Most people should expect that their emails won’t be read in full, so it’s important to employ tactics to increase response rates. One thing to try is using eye-catching subject lines: “URGENT – Action needed by 2pm” is more likely to gain someone’s attention than a vague subject that doesn’t convey the immediacy of the need. You can also offer yes or no options that are easy to decide on in the moment—and easy to type a response to if someone is on the road or rushing between meetings. If it’s a regular problem with an individual, after speaking to them directly to say “You are causing problems in my work by not responding, and I need it fixed,” it would be appropriate to copy someone more senior to that person to help encourage timely responses. Don’t feel guilty. It is reasonable to let the senior person know what the situation is and get some support from them. It’s not only rude and annoying when an email goes unread or unanswered, it also slows down the efficiency of work when people aren’t able to get the information they need to move the business forward.

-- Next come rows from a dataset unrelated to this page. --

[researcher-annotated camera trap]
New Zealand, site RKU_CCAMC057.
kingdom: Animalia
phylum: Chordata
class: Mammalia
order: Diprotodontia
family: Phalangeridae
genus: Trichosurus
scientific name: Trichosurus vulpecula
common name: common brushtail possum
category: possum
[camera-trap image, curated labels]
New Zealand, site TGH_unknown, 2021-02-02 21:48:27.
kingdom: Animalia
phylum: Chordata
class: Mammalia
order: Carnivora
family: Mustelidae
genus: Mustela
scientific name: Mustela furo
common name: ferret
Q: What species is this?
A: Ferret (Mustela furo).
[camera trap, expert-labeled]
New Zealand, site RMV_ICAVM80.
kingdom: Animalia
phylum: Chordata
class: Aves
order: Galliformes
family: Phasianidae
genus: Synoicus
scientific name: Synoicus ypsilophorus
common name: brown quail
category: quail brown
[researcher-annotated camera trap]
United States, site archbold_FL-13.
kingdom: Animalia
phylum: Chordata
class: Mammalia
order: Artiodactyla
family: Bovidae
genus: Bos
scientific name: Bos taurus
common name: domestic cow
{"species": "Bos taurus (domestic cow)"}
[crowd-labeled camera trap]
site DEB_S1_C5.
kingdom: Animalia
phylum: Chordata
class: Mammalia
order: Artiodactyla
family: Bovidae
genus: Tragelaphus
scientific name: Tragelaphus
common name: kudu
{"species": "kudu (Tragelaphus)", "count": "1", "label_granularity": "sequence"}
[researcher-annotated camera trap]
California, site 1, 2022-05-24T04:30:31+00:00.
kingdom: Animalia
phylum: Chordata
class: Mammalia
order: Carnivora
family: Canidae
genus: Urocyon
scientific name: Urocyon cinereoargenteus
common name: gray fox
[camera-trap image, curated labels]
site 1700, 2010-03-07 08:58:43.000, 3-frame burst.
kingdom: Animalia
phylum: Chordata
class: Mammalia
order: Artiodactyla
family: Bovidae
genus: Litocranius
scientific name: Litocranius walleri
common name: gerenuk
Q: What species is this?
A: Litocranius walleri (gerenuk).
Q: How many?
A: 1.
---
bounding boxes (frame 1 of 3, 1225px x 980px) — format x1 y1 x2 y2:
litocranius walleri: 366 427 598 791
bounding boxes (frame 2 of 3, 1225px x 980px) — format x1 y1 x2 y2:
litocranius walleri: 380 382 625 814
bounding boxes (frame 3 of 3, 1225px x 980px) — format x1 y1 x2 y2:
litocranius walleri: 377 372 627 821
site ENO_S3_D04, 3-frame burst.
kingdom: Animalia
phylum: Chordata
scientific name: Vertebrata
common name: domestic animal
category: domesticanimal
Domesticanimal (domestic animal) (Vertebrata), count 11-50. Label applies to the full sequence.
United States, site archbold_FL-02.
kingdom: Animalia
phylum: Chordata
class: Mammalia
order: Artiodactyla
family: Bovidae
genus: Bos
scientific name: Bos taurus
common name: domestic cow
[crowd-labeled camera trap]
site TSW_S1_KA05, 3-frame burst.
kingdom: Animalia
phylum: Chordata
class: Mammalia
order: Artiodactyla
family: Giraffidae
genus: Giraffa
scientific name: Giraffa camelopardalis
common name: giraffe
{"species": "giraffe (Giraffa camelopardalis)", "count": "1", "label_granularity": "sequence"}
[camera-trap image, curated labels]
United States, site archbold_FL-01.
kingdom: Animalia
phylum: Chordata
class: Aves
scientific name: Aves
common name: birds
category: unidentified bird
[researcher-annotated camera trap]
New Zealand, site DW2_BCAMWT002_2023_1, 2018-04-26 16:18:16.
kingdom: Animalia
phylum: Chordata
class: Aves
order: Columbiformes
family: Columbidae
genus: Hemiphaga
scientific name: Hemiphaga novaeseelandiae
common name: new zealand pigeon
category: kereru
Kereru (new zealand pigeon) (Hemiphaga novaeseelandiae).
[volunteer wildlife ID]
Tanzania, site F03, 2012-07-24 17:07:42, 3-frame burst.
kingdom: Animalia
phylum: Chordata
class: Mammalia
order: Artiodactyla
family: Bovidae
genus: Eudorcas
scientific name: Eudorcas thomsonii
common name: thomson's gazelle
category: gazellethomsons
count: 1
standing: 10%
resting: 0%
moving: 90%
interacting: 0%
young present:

Some people naturally respond more readily to phone calls, voicemails, or texts than to emails. If it works for both parties to leave voicemails instead of emails and it moves the business along, that’s great. Otherwise, you shouldn’t be expected to double up your communication efforts by sending emails and voicemails for every issue. Have a private conversation with each individual you have trouble with about their preferences and what you can both do ensure communication runs smoothly. You can then escalate to their manager if you do not get the response that you need.
We recognize that these individuals are getting too many emails—so is everyone else. The best approach is to read an email and deal with it; don’t read it and save it or assume you’ll get back to it later. If you are not getting emails in a way that is convenient for you, talk to the person sending them. The goal is to make everyone more efficient in an organization.